- _What you have to do_
In the items below, repeat the lines from the one with "Organise point (37, 11), point" through the one with "4. point (51, 32)", including both, word for word.

+++ Task material +++

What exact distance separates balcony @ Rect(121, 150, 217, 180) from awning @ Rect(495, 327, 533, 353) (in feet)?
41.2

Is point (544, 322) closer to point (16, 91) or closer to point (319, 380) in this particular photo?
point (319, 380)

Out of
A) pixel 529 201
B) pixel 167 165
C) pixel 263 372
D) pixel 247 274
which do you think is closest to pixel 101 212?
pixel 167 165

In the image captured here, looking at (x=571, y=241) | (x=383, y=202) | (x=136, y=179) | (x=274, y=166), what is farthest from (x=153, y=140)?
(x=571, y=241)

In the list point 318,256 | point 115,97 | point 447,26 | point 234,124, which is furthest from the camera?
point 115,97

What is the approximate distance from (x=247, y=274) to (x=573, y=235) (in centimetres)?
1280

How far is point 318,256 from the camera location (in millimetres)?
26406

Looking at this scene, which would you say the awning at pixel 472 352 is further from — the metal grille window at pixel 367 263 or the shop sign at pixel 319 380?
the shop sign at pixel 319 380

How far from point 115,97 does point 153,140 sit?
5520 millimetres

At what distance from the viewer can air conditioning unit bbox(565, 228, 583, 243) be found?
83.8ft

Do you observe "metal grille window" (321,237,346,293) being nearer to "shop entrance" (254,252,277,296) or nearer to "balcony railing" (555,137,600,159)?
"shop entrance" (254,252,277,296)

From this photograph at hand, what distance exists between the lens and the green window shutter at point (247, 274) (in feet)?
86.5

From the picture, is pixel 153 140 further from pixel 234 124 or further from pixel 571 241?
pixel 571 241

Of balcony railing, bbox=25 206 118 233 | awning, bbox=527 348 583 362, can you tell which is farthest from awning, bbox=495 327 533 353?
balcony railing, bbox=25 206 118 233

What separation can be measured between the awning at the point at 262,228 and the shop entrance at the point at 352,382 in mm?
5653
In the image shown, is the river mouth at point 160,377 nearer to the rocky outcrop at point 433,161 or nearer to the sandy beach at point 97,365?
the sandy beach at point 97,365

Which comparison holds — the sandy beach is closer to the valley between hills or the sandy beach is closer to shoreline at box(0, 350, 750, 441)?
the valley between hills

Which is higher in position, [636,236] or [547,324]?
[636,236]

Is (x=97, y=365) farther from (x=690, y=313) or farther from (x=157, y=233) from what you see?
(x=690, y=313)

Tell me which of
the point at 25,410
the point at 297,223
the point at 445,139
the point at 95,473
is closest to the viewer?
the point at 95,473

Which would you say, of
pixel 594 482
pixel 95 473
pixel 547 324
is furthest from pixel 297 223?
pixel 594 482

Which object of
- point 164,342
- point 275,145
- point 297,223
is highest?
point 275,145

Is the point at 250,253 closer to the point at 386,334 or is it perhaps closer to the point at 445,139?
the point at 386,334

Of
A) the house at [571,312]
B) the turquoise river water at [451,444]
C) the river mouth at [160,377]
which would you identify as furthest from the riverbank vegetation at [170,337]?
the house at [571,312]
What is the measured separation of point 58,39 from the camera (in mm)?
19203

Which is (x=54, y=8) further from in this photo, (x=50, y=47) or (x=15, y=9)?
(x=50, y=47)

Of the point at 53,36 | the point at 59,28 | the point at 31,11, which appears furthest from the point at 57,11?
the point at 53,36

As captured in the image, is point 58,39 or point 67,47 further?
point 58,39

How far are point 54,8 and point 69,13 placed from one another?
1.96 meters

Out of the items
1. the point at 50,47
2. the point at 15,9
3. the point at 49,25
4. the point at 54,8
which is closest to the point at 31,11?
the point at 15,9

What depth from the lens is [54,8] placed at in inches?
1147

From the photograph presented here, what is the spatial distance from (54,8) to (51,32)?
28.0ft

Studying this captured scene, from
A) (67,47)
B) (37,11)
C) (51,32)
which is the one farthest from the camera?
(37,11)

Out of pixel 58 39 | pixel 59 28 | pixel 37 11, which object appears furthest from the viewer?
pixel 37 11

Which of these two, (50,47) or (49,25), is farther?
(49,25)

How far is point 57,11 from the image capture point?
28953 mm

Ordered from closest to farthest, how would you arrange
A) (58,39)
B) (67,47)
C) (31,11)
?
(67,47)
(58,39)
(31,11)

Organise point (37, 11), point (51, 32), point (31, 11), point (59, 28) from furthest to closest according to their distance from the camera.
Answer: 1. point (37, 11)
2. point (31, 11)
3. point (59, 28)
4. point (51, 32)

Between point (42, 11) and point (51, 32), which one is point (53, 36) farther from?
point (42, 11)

+++

- _Answer to this exercise_
Organise point (37, 11), point (51, 32), point (31, 11), point (59, 28) from furthest to closest according to their distance from the camera.
Answer: 1. point (37, 11)
2. point (31, 11)
3. point (59, 28)
4. point (51, 32)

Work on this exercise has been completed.